→ **Instructions to follow**:
Pull out every line in the records below that contains the word "beige", copying each one unchanged.
[start Source data]
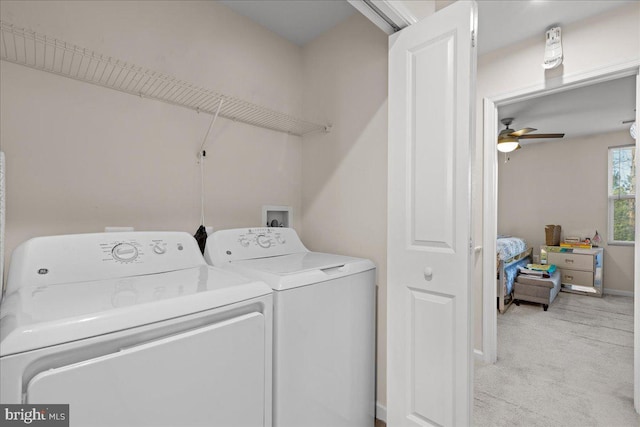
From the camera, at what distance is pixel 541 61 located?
[end Source data]
[start Source data]
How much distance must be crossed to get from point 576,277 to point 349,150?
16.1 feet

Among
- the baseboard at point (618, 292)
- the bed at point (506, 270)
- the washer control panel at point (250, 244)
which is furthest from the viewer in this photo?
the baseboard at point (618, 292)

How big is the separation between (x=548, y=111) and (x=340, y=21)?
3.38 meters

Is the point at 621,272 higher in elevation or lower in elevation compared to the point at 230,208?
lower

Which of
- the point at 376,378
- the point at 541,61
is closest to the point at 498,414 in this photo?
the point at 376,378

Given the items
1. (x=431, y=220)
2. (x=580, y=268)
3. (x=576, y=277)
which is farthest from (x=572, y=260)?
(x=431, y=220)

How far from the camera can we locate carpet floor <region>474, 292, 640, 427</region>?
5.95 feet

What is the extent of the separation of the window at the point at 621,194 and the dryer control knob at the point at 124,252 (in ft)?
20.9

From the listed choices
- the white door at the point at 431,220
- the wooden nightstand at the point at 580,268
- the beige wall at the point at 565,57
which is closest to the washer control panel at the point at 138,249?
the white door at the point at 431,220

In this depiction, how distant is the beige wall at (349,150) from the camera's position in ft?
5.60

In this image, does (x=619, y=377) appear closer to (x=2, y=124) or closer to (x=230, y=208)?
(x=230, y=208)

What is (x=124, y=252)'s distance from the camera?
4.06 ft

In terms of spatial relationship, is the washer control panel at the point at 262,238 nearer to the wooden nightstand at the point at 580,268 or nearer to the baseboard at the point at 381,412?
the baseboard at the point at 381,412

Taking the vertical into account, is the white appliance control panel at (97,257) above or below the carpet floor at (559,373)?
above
[end Source data]
→ **Result for this task**:
- the beige wall at the point at 565,57
In this depiction, how distant is the beige wall at (349,150) from the camera's position in ft?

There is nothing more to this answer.